Data records
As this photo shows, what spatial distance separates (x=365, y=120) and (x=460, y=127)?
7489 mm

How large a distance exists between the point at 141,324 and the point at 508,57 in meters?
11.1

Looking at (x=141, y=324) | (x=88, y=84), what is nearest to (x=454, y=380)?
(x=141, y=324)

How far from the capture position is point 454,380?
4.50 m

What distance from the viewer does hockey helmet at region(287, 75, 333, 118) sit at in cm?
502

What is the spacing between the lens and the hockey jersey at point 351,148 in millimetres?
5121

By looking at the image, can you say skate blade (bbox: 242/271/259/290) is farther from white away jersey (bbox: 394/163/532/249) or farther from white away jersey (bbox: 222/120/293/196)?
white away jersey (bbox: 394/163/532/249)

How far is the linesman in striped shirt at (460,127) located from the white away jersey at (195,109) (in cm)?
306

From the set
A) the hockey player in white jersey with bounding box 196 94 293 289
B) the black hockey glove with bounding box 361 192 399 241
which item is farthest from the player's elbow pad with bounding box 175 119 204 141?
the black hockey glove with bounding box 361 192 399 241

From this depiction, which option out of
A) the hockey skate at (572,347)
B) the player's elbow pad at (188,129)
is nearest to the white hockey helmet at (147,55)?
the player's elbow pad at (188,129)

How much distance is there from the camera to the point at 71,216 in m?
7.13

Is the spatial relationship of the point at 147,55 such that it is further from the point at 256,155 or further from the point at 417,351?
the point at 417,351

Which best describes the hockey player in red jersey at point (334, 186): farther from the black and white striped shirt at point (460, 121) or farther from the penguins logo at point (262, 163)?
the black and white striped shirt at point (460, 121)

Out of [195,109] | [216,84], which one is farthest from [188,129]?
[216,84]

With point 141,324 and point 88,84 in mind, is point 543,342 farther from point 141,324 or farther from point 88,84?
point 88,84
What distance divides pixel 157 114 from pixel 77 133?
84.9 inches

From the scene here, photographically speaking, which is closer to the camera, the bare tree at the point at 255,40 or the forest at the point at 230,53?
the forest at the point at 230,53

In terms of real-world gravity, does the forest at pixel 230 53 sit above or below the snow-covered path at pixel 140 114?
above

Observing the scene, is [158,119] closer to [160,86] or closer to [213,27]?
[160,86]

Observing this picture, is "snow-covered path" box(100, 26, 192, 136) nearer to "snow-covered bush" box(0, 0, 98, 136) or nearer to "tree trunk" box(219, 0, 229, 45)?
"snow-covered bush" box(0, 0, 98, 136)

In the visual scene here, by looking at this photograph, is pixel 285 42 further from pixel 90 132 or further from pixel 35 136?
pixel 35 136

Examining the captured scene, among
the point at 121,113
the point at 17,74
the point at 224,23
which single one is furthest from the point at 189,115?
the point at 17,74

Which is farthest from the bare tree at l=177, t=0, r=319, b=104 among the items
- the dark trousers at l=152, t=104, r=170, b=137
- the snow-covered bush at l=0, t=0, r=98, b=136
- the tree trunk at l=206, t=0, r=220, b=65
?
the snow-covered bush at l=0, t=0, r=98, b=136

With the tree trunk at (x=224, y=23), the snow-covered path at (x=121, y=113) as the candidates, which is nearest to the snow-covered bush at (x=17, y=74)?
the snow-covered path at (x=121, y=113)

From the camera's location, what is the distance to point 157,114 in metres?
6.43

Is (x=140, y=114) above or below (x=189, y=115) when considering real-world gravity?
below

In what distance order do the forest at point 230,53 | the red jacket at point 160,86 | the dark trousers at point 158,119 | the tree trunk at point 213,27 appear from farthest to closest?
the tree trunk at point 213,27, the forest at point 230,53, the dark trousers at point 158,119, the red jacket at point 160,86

◆ **REQUIREMENTS**
Rewrite the lines from the one containing "Which is farthest" through the last line, putting "viewing position" in place of "camera's location" and leaving everything else unchanged.

◆ **ANSWER TO THE EXERCISE**
Which is farthest from the bare tree at l=177, t=0, r=319, b=104 among the items
- the dark trousers at l=152, t=104, r=170, b=137
- the snow-covered bush at l=0, t=0, r=98, b=136
- the tree trunk at l=206, t=0, r=220, b=65
?
the snow-covered bush at l=0, t=0, r=98, b=136

With the tree trunk at (x=224, y=23), the snow-covered path at (x=121, y=113) as the candidates, which is nearest to the snow-covered bush at (x=17, y=74)?
the snow-covered path at (x=121, y=113)

From the viewing position, what is the distance to point 157,114 in metres?
6.43

Is (x=140, y=114) above or below (x=189, y=115) when considering real-world gravity?
below

In what distance order do the forest at point 230,53 | the red jacket at point 160,86 | the dark trousers at point 158,119 | the tree trunk at point 213,27 appear from farthest to closest?
the tree trunk at point 213,27, the forest at point 230,53, the dark trousers at point 158,119, the red jacket at point 160,86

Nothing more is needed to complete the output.